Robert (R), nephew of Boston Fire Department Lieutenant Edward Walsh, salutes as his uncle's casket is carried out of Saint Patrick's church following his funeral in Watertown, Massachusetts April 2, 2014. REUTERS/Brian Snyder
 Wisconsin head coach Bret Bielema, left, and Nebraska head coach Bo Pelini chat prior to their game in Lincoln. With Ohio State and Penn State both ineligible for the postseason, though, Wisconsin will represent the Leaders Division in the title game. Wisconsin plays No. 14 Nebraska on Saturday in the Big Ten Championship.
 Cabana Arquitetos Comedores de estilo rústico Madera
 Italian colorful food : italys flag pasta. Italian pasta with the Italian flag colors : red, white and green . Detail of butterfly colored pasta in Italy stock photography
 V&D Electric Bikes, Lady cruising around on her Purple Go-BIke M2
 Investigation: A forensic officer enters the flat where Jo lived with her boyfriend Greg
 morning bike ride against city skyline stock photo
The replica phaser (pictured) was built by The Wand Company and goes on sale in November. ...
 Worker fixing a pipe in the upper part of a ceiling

--*--

Problem requirements:
Would you copy every line from the listing above that has the string "stock" in it?

Task response:
 Italian colorful food : italys flag pasta. Italian pasta with the Italian flag colors : red, white and green . Detail of butterfly colored pasta in Italy stock photography
 morning bike ride against city skyline stock photo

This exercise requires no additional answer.